* _Questions on the material_:
1 - Retype the passage from the Sisters of Sleep piece, starting with "Dormis. Somnia. Obscura." and going on through "a dreamless sleep.".
2 - Answer these questions about the Sisters of Sleep piece:
(a) On what date and at what time was it posted?
(b) What two things does the speaker say they do not feel while carried on the black ocean?
(c) Which sister is sent to bar the speaker's path when they try to return?
3 - Go on with the Sisters of Sleep piece from the point where it stops.

Vignettes of Ruin and...

Dormis, Somnia & Obscura (the Sisters of Sleep)

In The Nightmare on February 12, 2011 at 8:48 pm

Dormis. Somnia. Obscura. Grant me restful and restorative sleep so that I may comfortably inhabit this body when I wake, amen.

And then it happens. I cease to exist in the physical world. I don’t even recall leaving it. But the bonds of flesh and bone have been transcended and I am carried, weightless, on the back of a black bottomless ocean. I am not cold or hot. My desires do not exist here, so I am at peace. I can breathe without burden. Everything I have ever known has ceased to be, and I have never felt more free.

The greatest gift Dormis can grant us is a dreamless sleep.

All Dormis requires in exchange, is that we submit to her world every night, for a few hours. When she calls us and wraps herself around our limbs, making them heavy, we should obey and give up the fight to stay open-eyed. When she passes her dry hands over our eye-lids, we do not make ourselves a cup of coffee and defy her, just so we can stay up all night watching films and playing games and even reading books.

Otherwise, she will banish us. This happened to me several times before. When I tried to return, she sent her sister, Somnia, to bar my path. She kept jolting me awake. When I tried to relax, she sent shots of nerves through me. Then she would not even let me close my eyes. I watched a starry night turn into a cloudless blue sky and back again. I watched the shadows of trees across the drawn curtains, their naked branches like fingers reaching through an invisible divide, beckoning. I lay there, growing more and more frustrated. If I knew which door to take, I would take it!

* _Data listing_:
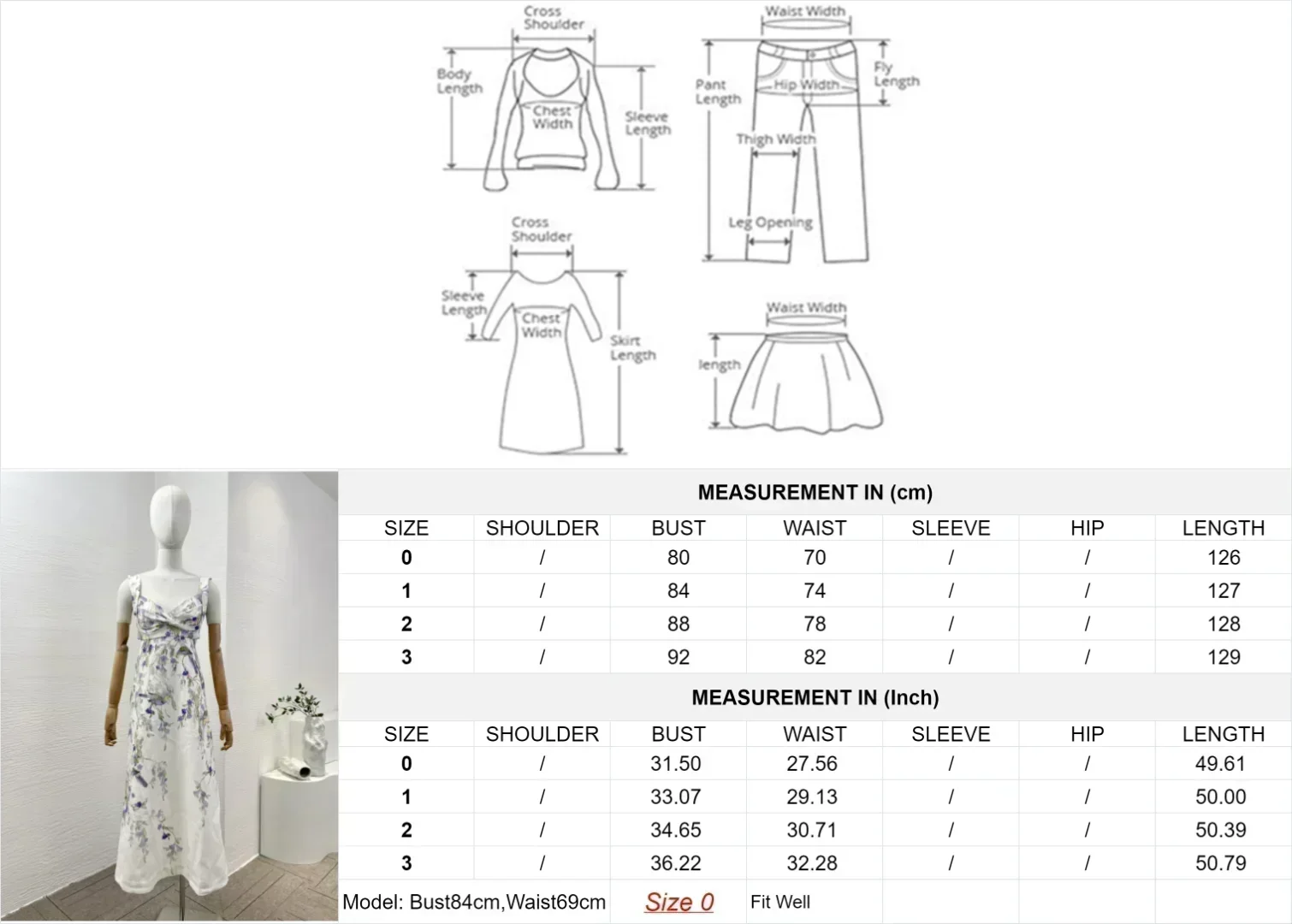 Cross Shoulder
Body Length
Chest Width
Sleeve Length

Waist Width
Pant Length
Hip Width
Fly Length
Thigh Width
Leg Opening

Cross Shoulder
Sleeve Length
Chest Width
Skirt Length

Waist Width
length

MEASUREMENT IN (cm)

| SIZE | SHOULDER | BUST | WAIST | SLEEVE | HIP | LENGTH |
|---|---|---|---|---|---|---|
| 0 | / | 80 | 70 | / | / | 126 |
| 1 | / | 84 | 74 | / | / | 127 |
| 2 | / | 88 | 78 | / | / | 128 |
| 3 | / | 92 | 82 | / | / | 129 |

MEASUREMENT IN (Inch)

| SIZE | SHOULDER | BUST | WAIST | SLEEVE | HIP | LENGTH |
|---|---|---|---|---|---|---|
| 0 | / | 31.50 | 27.56 | / | / | 49.61 |
| 1 | / | 33.07 | 29.13 | / | / | 50.00 |
| 2 | / | 34.65 | 30.71 | / | / | 50.39 |
| 3 | / | 36.22 | 32.28 | / | / | 50.79 |

Model: Bust84cm,Waist69cm Size 0 Fit Well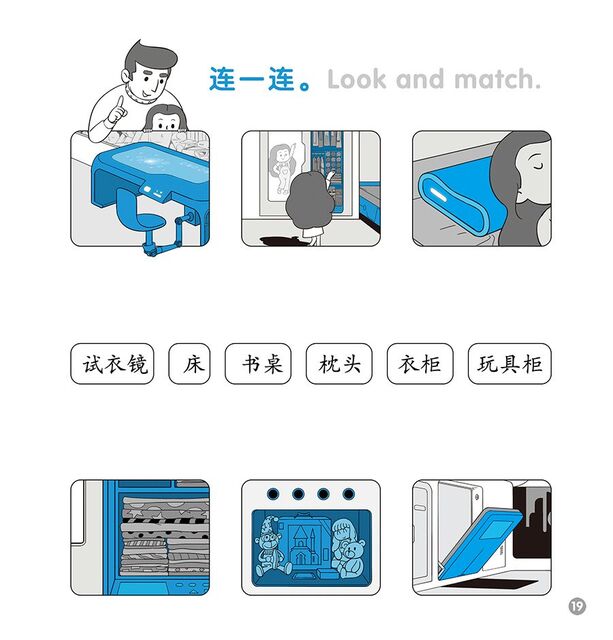 连一连。Look and match.

试衣镜 床 书桌 枕头 衣柜 玩具柜

19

* _Expected outputs_:
1 -
Dormis. Somnia. Obscura. Grant me restful and restorative sleep so that I may comfortably inhabit this body when I wake, amen.

And then it happens. I cease to exist in the physical world. I don’t even recall leaving it. But the bonds of flesh and bone have been transcended and I am carried, weightless, on the back of a black bottomless ocean. I am not cold or hot. My desires do not exist here, so I am at peace. I can breathe without burden. Everything I have ever known has ceased to be, and I have never felt more free.

The greatest gift Dormis can grant us is a dreamless sleep.

2 -
(a) February 12, 2011 at 8:48 pm
(b) Cold or hot
(c) Somnia

3 -
Dormis, Somnia, let me in, let me in, LET ME IN!!

And equally, when it is time to leave the realm of Dormis, we should not out-stay our welcome. Others must be allowed to take their turn, as the veil of night falls across the face of the Earth.

Otherwise, we stand to face the final sister, Obscura, and her wolves. I, for one, know the fear in being chased by them. When I run upstairs and end up downstairs, when I turn a door handle only to have it close instead of open, when I think I am awake in my mother’s house but I am really fighting the blankets in my lover’s bed, that is Obscura and her pack. They descend upon me in a storm of terror, driving me into the fringes of dream, where the life I have lived has been shredded and pasted back together, but in the wrong way. I recognise it but it no longer makes sense. Suddenly I am in my grandfather’s home, standing on the dark and dusty landing where the eyes of my ancestors coldly regard me from their Victorian frames. I call out but I know there is no one there and then the stairs give way and I am suspended in space. Above me, the world splits and crumbles. Then gravity pulls me and all the debris of conscious downward, at hyper speed. I feel like I might die after all- there is no way out that I can find-

Dormis, Somnia and Obscura are screaming: get out, get out, GET OUT!

And I am gasping, awake. Like taking my first breath, I have a second chance, I am reborn. The nightmare has reminded me I am alive!

And I cannot wait to sleep again.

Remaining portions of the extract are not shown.